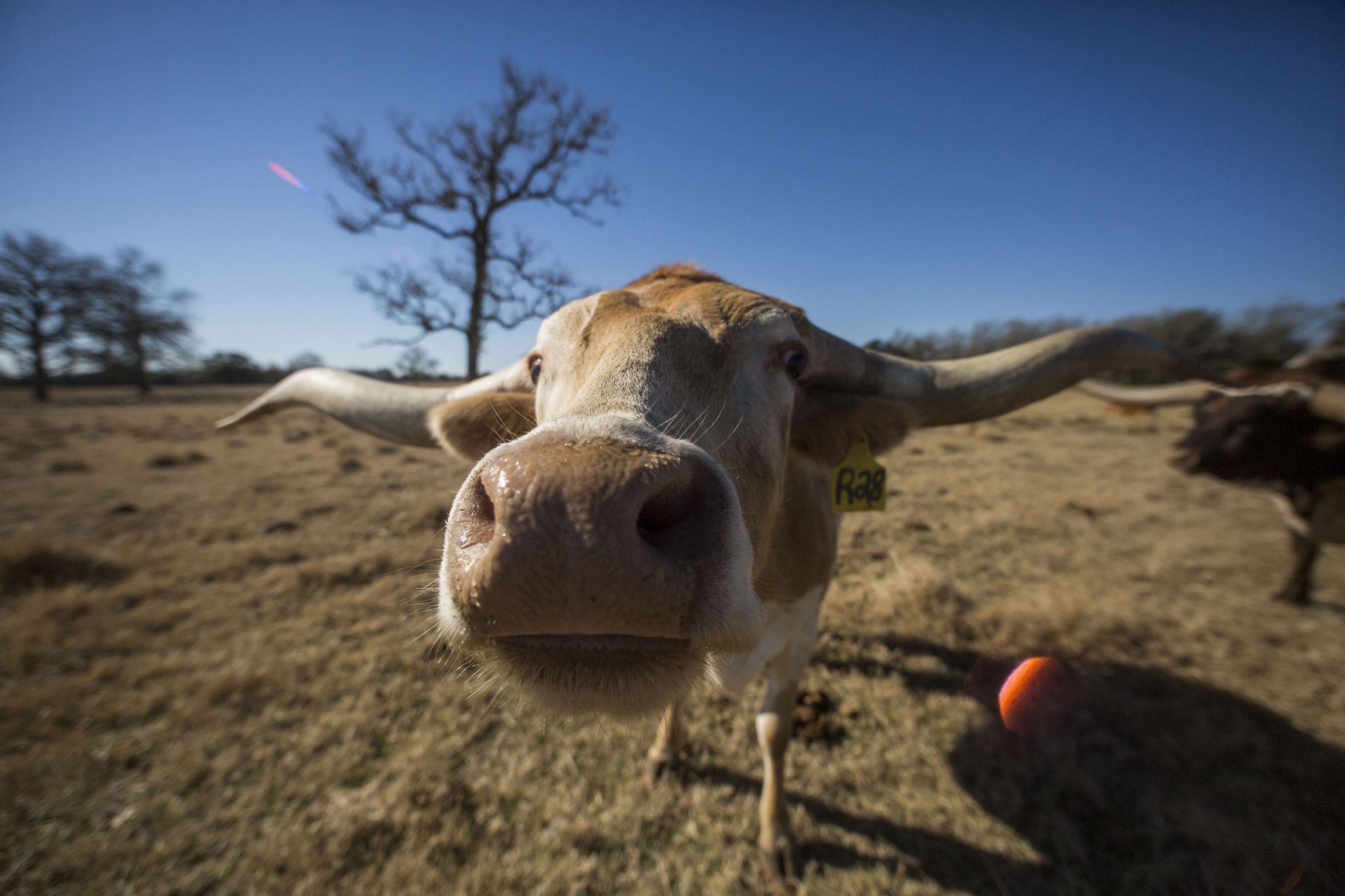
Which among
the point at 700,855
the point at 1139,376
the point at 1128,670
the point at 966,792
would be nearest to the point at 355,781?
the point at 700,855

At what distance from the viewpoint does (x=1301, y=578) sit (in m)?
4.90

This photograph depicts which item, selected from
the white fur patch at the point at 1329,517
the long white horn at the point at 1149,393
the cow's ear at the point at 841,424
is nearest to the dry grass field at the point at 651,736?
the white fur patch at the point at 1329,517

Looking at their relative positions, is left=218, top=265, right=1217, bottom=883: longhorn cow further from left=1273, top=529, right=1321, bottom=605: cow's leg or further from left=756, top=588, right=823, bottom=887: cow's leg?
left=1273, top=529, right=1321, bottom=605: cow's leg

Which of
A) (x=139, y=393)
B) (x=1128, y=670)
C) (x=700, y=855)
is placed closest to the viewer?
(x=700, y=855)

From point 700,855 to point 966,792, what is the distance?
1.73 meters

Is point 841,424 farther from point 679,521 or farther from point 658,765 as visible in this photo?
point 658,765

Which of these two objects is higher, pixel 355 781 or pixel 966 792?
pixel 966 792

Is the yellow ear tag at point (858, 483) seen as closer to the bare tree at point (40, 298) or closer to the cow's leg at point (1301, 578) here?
the cow's leg at point (1301, 578)

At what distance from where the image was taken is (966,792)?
294 centimetres

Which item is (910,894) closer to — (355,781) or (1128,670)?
(1128,670)

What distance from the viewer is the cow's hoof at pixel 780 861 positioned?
8.32ft

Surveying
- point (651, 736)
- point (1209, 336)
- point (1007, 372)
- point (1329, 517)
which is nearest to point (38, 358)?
point (651, 736)

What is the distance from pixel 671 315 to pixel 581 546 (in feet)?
4.24

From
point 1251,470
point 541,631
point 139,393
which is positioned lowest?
point 139,393
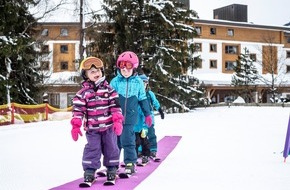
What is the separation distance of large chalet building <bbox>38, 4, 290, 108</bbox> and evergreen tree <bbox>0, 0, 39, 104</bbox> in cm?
2162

------------------------

# Work to complete
From the data above, write out everything exactly except the pictures.

# Response below
Which among
the point at 700,855
the point at 1139,376
the point at 1128,670
the point at 966,792
would be nearest to the point at 355,781?
the point at 700,855

At what distance from the viewpoint does (x=1301, y=578) sit (in m)?
4.90

This photograph depicts which item, selected from
the white fur patch at the point at 1329,517
the long white horn at the point at 1149,393
the cow's ear at the point at 841,424
is nearest to the dry grass field at the point at 651,736?
the white fur patch at the point at 1329,517

Looking at their relative positions, is left=218, top=265, right=1217, bottom=883: longhorn cow further from left=1273, top=529, right=1321, bottom=605: cow's leg or further from left=756, top=588, right=823, bottom=887: cow's leg?
left=1273, top=529, right=1321, bottom=605: cow's leg

Which of
A) (x=139, y=393)
B) (x=1128, y=670)
C) (x=700, y=855)
is placed closest to the viewer?
(x=700, y=855)

From point 700,855 to point 966,792, what is the distance?
1.73 meters

Is point 841,424 farther from point 679,521 or farther from point 658,765 as visible in this photo?
point 658,765

Which of these two objects is higher, pixel 355 781 or pixel 966 792?
pixel 966 792

Is the yellow ear tag at point (858, 483) seen as closer to the bare tree at point (40, 298) or closer to the cow's leg at point (1301, 578) here?
the cow's leg at point (1301, 578)

At what distance from where the image was taken is (966,792)?
294 centimetres

Which item is (910,894) closer to — (355,781) or (1128,670)?
(1128,670)

What distance from the viewer is the cow's hoof at pixel 780 861 positioned?
8.32ft

Surveying
- point (651, 736)
- point (1209, 336)
- point (1007, 372)
- point (1329, 517)
which is nearest to point (38, 358)?
point (651, 736)

What is the distance from pixel 671 315 to pixel 581 546 (in feet)?
4.24

From
point 1251,470
point 541,631
point 139,393
which is positioned lowest?
point 139,393
What is the separation distance of large chalet building <bbox>38, 4, 290, 108</bbox> and evergreen tree <bbox>0, 0, 39, 104</bbox> in cm?
2162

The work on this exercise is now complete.